Affecting some 25 million Americans, UI is a $16 billion market and accounts for almost half of all nursing home admissions.
Despite being one of the most prevalent medical conditions in health care today, with almost half of all women being
affected at some point, UI remains a vastly under- serviced and over-looked marketplace.

This news release contains forward-looking statements as defined by the Private Securities Litigation Reform Act of 1995.

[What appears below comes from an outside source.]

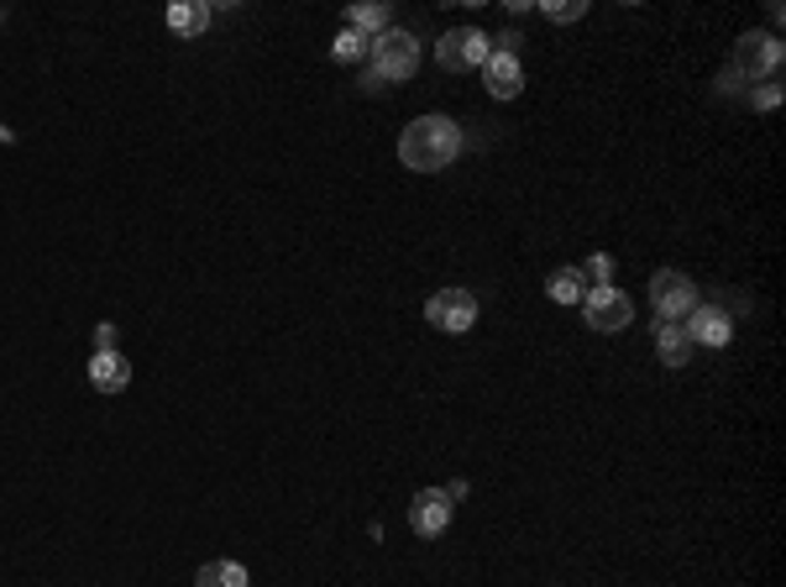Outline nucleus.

Forward-looking statements include statements concerning plans, objectives, goals, strategies, future events or
performance and underlying assumptions and other statements which are other than statements of historical facts. These
statements are subject to uncertainties and risks including, but not limited to, product and service demand and acceptance,
changes in technology, changes in insurance reimbursement, economic conditions, the impact of competition and pricing,
government regulation, and other risks defined in this document and in statements filed from time to time with the
Securities and Exchange Commission. All such forward-looking statements, whether written or oral, and whether made by or
on behalf of the Company are expressly qualified by these cautionary statements and any other cautionary statements which
may accompany the forward-looking statements. In addition, the Company disclaims any obligation to update any
forward-looking statements to reflect events or circumstances after the date hereof.